RECORDS FOR THIS TASK:

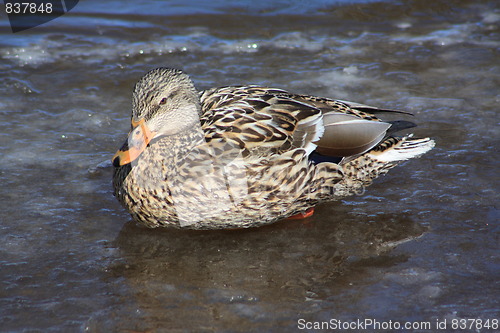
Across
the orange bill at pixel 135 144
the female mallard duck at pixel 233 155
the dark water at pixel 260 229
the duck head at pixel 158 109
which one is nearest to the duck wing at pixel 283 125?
the female mallard duck at pixel 233 155

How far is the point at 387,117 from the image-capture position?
21.4 ft

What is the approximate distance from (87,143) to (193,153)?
181 cm

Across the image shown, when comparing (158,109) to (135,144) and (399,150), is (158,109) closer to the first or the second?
(135,144)

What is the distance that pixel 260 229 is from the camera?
4820mm

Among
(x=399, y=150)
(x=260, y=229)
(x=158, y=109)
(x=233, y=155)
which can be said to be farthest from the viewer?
(x=399, y=150)

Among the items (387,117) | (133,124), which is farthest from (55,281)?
(387,117)

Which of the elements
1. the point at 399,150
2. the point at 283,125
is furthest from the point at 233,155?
the point at 399,150

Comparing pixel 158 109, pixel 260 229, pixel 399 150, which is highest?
pixel 158 109

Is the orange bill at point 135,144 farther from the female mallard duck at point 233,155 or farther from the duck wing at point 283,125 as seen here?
the duck wing at point 283,125

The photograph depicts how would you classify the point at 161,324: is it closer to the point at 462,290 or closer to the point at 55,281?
the point at 55,281

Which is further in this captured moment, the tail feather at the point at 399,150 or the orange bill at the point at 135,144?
the tail feather at the point at 399,150

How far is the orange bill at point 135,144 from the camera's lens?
174 inches

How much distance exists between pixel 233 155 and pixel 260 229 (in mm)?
693

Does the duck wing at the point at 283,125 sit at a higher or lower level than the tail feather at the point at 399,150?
higher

EXERCISE DESCRIPTION: Convert everything in the listing from the line containing "Which of the elements" down to the end into a JSON list of strings, one string per line with blank lines omitted. Both ends are included.

TASK RESULT:
[
  "Which of the elements",
  "1. the point at 399,150",
  "2. the point at 283,125",
  "is furthest from the point at 233,155?",
  "the point at 399,150",
  "Comparing pixel 158 109, pixel 260 229, pixel 399 150, which is highest?",
  "pixel 158 109",
  "Is the orange bill at point 135,144 farther from the female mallard duck at point 233,155 or farther from the duck wing at point 283,125 as seen here?",
  "the duck wing at point 283,125",
  "The photograph depicts how would you classify the point at 161,324: is it closer to the point at 462,290 or closer to the point at 55,281?",
  "the point at 55,281",
  "Which is further in this captured moment, the tail feather at the point at 399,150 or the orange bill at the point at 135,144?",
  "the tail feather at the point at 399,150",
  "How far is the orange bill at point 135,144 from the camera's lens?",
  "174 inches",
  "How much distance exists between pixel 233 155 and pixel 260 229 (in mm)?",
  "693",
  "Does the duck wing at the point at 283,125 sit at a higher or lower level than the tail feather at the point at 399,150?",
  "higher"
]